Prenant le contre-pied des pratiques de l’époque
et contre l’avis de nombreux spécialistes mondiaux
de la conservation, Chandra Gurung, le directeur de cette
ONG refuse de faire de ces zones des parcs « sous cloches
». Après une étude de 8 mois à
vivre au contact des populations dans des régions proches
de son village de naissance, il acquiert la certitude que
« la conservation des espaces naturels et le développement
économique des populations sont compatibles et que
la participation des communautés est même la
principale clef du succès ». Il engage de nombreuses
campagnes de sensibilisation auprès des populations
en leur expliquant que la conservation est pour eux une ressource,
forme des responsables de refuge et des cuisiniers pour préparer
d’autres plats que le dal-bhat (le plat national népalais,
délicieux mais pas pendant 15 jours midi et soir !!)
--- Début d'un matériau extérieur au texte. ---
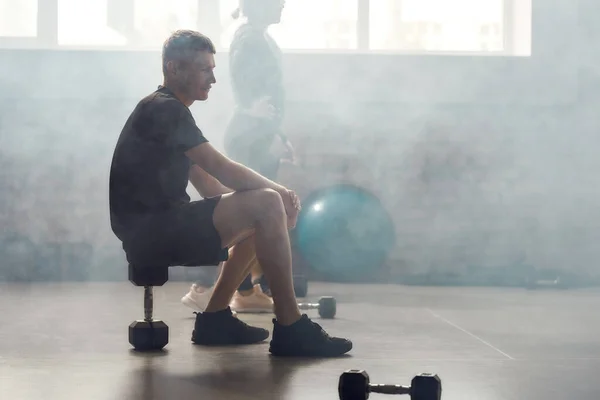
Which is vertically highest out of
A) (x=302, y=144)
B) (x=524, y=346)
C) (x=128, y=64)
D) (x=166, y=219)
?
(x=128, y=64)

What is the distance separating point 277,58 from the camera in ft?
12.6

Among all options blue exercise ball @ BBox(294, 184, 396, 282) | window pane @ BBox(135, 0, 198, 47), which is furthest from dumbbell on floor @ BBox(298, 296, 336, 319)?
window pane @ BBox(135, 0, 198, 47)

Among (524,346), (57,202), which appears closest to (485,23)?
(57,202)

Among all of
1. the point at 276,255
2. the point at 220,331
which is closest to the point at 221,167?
the point at 276,255

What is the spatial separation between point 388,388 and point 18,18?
4.58 meters

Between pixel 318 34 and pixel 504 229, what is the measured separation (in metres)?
1.59

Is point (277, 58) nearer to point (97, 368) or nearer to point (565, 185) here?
point (97, 368)

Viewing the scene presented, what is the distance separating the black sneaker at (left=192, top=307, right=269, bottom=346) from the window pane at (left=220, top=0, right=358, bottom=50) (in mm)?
3150

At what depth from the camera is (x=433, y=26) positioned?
18.9ft

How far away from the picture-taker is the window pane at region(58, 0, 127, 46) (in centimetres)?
566

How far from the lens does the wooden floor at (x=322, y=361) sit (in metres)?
2.00

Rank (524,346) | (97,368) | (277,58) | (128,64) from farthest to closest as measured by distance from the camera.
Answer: (128,64) < (277,58) < (524,346) < (97,368)

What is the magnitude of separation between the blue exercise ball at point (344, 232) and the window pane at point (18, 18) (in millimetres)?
1963

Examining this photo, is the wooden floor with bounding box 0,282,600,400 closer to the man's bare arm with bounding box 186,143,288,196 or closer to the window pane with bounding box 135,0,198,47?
the man's bare arm with bounding box 186,143,288,196
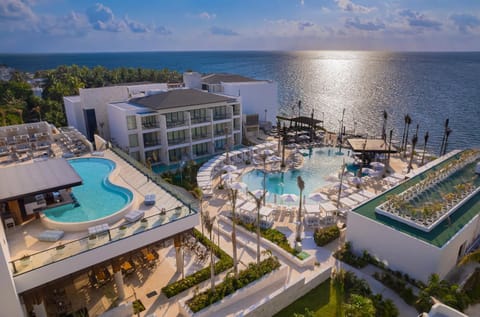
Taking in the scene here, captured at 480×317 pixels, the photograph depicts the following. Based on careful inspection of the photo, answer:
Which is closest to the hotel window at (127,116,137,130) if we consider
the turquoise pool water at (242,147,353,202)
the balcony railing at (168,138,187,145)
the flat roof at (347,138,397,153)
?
the balcony railing at (168,138,187,145)

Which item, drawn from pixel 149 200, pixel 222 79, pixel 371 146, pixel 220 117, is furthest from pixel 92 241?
pixel 222 79

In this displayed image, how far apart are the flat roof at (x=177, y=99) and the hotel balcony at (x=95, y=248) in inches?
901

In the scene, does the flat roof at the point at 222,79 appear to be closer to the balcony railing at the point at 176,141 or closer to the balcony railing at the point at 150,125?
the balcony railing at the point at 176,141

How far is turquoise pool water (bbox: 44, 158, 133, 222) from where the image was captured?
1692 centimetres

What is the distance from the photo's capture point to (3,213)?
16.4m

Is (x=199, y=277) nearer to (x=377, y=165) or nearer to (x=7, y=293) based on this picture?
(x=7, y=293)

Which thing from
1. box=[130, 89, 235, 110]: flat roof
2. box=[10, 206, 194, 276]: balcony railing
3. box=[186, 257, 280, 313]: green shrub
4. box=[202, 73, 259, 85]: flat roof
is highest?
box=[202, 73, 259, 85]: flat roof

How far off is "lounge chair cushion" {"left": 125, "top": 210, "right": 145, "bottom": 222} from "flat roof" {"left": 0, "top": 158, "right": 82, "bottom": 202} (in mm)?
3480

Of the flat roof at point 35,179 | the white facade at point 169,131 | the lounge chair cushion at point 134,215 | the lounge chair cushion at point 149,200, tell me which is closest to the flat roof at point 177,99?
the white facade at point 169,131

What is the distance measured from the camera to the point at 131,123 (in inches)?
1416

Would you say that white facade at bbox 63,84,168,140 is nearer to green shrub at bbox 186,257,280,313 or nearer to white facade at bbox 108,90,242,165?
white facade at bbox 108,90,242,165

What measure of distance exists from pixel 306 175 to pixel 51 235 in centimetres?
2702

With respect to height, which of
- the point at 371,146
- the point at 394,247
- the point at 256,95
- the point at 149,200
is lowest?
the point at 394,247

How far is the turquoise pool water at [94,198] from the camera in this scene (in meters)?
16.9
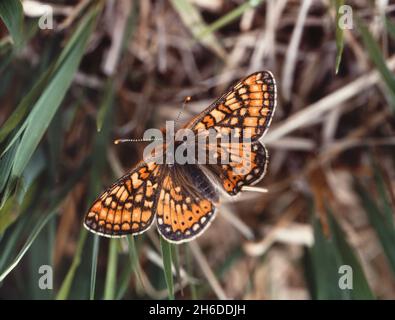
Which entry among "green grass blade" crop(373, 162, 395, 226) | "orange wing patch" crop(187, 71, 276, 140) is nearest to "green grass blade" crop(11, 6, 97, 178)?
"orange wing patch" crop(187, 71, 276, 140)

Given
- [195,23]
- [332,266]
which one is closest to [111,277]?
[332,266]

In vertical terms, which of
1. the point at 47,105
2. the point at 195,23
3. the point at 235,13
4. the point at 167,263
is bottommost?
the point at 167,263

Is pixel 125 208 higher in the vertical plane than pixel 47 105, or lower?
lower

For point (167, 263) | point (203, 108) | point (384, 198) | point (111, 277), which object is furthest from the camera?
point (203, 108)

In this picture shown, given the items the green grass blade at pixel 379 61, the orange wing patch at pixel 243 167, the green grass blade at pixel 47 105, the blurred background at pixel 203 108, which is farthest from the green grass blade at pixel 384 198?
the green grass blade at pixel 47 105

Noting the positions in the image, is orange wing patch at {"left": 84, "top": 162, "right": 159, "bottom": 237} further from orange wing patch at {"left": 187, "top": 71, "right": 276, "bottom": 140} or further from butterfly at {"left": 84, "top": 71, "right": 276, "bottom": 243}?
orange wing patch at {"left": 187, "top": 71, "right": 276, "bottom": 140}

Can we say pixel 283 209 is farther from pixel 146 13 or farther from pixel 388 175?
pixel 146 13

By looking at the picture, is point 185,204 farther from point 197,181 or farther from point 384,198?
point 384,198
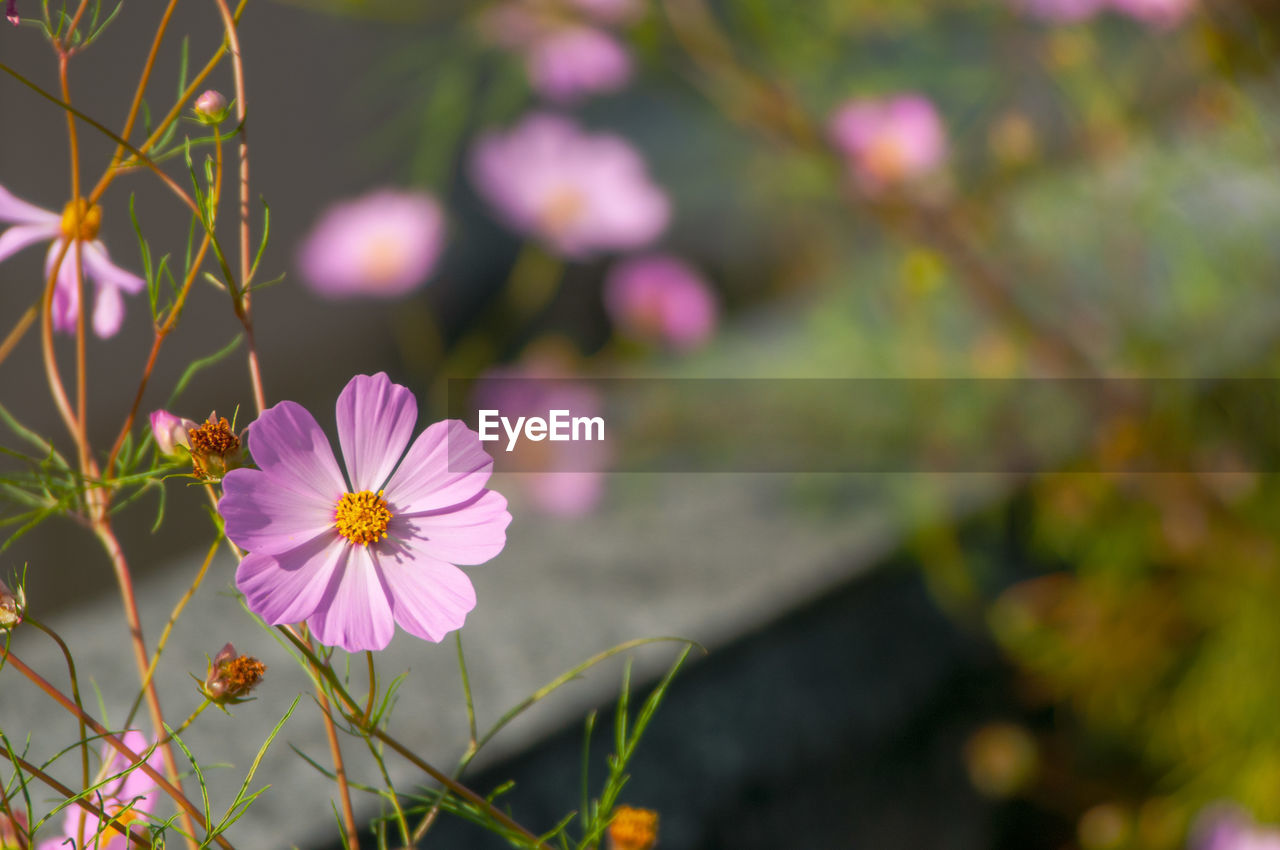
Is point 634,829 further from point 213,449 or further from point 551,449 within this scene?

et forme des comités dans chaque village, chargés
des projets environnementaux.
15 années plus tard, les résultats sont surprenants
: la majorité des 1 200 refuges fonctionnent à
l’énergie solaire ou hydraulique, de nombreuses
campagnes ont été menées pour limiter
les déchets plastiques issus de bouteilles d’eaux
laissé par les randonneurs et surtout, la déforestation
a été arrêtée et l’on reboise
dans certains villages. Les revenus des populations ont aussi
augmenté, alors qu’un randonneur dépensait
en 1986 3 € par jour et que seul 7% de ces revenus restait
dans les communautés locales (le solde revenant aux
organisateurs de trek pourvoyant guides, matériel,
alimentation et porteurs directement de Katmandu), ce chiffre
atteint désormais 20 €/jour avec plus de 60% pour
les communautés.
Ces aménagements ont à chaque fois été
choisis par les communautés locales suite à
des formations dispensées par la KMTNC et ont été
financés à moitié par elles et à
moitié par un droit d’entrée pour chaque
randonneur de 25 € que récolte l’ONG. En
2001, 75 000 touristes sont venus dans la région des
Annapurnas et ce modèle, désormais reconnu comme
un formidable succès par la communauté internationale,
est en phase de duplication dans d’autres zones de conservation
comme le Kangchenjunga et le Manaslu.
Désormais Directeur National du WWF, Chandra Gurung
a dû quitter la KMTNC après 2 mandats de 4 années
et s’illustre désormais grâce à
deux nouveaux chevaux de bataille : la réimplantation
dans certains parcs nationaux du Rhinocéros et l’ouverture
prématurée aux touristes étrangers du
mythique mais fragile Royaume du Mustang, une zone reculée
proche du Tibet. Souhaitons-lui bonne chance !!